The actor resurfaces in a moody, assured film about a man lost in a wood

Given that the film industry is a fairly vain business, it follows that every movie is to some extent a vanity project. So it seems churlish to describe this new Daniel Day-Lewis picture, which he co-wrote with his son, Ronan, for Ronan to direct and himself to star in, as other than a welcome return for the superman actor.

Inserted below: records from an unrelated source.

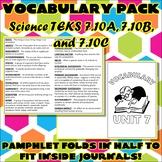 Vocabulary Pack for Seventh Grade Science TEKS Unit 7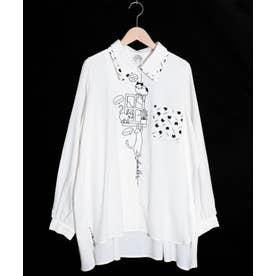 ネコ刺繍シャツ (オフホワイト)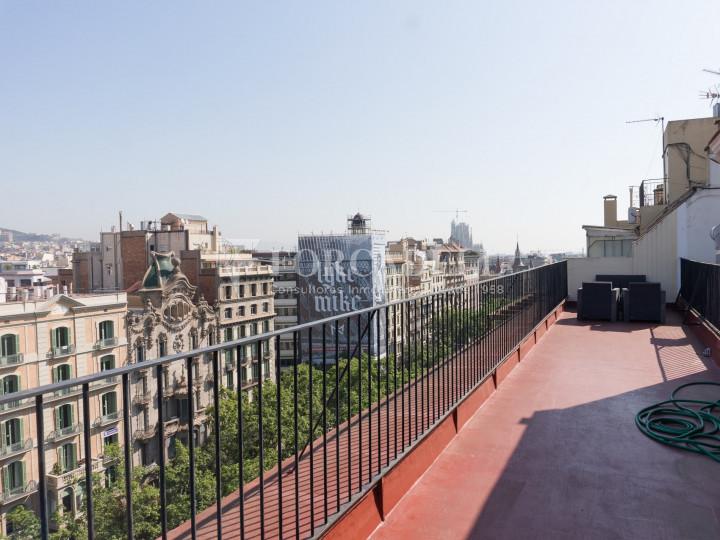 Oficina en lloguer a l'emblemàtic Passeig de Gràcia. Barcelona 2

It’s eight years since Day-Lewis père was last seen on the screen (in Phantom Thread), or frankly seen anywhere else, and here the celebrated recluse plays an inland Robinson Crusoe coming to terms with the sins of the past. The film appears to be set about 20 years ago, and tracks the journey of 60-something Jem (Sean Bean) to a stone cabin in a remote north-of-Britain forest where lurks his brother, Ray (Daniel Day-Lewis), holed up here for decades with the shipping forecast, Black Sabbath music and various sharp implements for company.

The two square up to each other in silent blokeyness at first, as if at an Iron John retreat, before childhood and grown-up skeletons tumble out of the cupboard. The movie is largely a character study, staring down the wreckage of past personal atrocities, with the moodiness cranked up high but never quite to the level of searing. Will Jem be able to winkle Ray out of this fastness and return to the civilised world that we take to be a good thing?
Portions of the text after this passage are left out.